[Alıştırma]:
Verilen metne göre aşağıdaki soruları yanıtlayın.
(a) Ahmet Akın CHP'de hangi görevde bulunuyor?
(b) "Müjde" denilerek duyurulan doğalgaz rezervi nerede bulunmuş?
(c) Akın'a göre zamlar hangi sıklıkla otomatiğe bağlanmış?

[Verilen Metin]:
• • •

25 Nisan 2021 11:56
CHP Enerji ve Altyapı Projelerinden Sorumlu Genel Başkan Yardımcısı Ahmet Akın, Karadeniz’de bulunduğu ‘müjde’ denilerek duyurulan doğalgaz rezervi için ''Al sana müjde! Zamları her ay otomatiğe bağladılar ve bunu devam ettirecekler. Kendilerine, yandaşlarına veriyorlar müjdeyi. Yakın zamanda bu işi de (Doğalgaz çıkarma, nakil hattı) bir tane yandaşa verecekler. O 5 şirketten bir tanesine verecekler'' ifadelerini kullandı.

• • •

[Verilen Malzeme]:
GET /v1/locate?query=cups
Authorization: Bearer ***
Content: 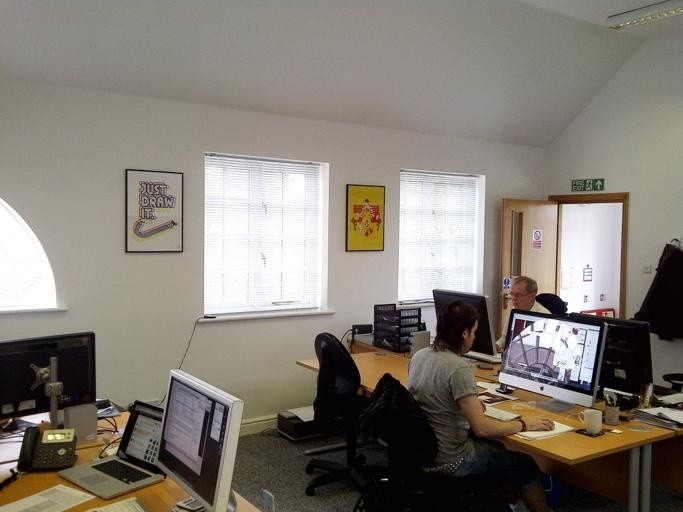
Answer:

• • •

[Çözümlü Alıştırma]:
(a) Enerji ve Altyapı Projelerinden Sorumlu Genel Başkan Yardımcısı.
(b) Karadeniz'de.
(c) Her ay.